RAW RECORDS:
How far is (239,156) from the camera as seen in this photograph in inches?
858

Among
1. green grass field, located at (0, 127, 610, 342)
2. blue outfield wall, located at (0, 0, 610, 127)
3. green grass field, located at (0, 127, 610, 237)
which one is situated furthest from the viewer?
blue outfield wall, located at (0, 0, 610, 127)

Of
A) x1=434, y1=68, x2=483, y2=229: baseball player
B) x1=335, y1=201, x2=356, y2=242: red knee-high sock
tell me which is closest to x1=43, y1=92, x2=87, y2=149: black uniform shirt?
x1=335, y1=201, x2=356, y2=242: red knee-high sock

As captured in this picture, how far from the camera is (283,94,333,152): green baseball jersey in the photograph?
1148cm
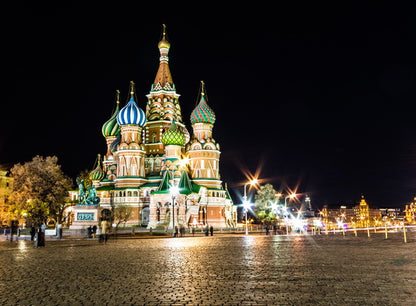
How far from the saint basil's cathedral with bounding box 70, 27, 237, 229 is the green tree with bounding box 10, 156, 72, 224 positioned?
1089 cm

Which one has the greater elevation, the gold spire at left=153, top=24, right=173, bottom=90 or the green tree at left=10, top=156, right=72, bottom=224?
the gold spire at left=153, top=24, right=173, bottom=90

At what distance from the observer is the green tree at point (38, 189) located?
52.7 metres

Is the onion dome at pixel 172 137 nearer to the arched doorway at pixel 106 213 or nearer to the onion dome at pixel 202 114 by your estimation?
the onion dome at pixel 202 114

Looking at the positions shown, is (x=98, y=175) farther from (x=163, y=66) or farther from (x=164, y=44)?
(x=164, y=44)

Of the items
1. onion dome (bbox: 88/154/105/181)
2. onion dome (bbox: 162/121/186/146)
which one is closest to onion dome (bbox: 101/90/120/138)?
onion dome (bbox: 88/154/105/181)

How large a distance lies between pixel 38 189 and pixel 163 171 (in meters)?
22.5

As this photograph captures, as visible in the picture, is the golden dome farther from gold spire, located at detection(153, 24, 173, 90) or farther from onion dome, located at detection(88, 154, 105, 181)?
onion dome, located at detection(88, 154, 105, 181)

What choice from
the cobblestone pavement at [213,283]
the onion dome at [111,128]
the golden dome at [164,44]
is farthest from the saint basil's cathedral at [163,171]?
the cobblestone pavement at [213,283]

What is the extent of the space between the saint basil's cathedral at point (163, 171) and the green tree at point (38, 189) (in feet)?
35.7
* * *
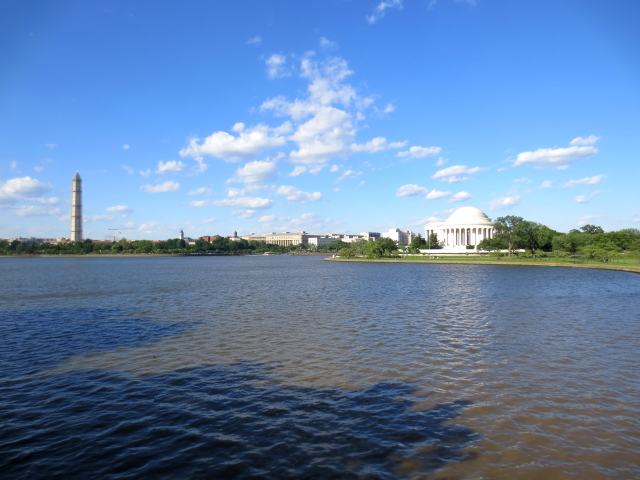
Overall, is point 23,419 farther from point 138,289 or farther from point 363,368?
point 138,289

WRITTEN EXERCISE:
Give the number of lines in the listing above that contain the string "closest". Reply with the number only.

EXPECTED OUTPUT:
2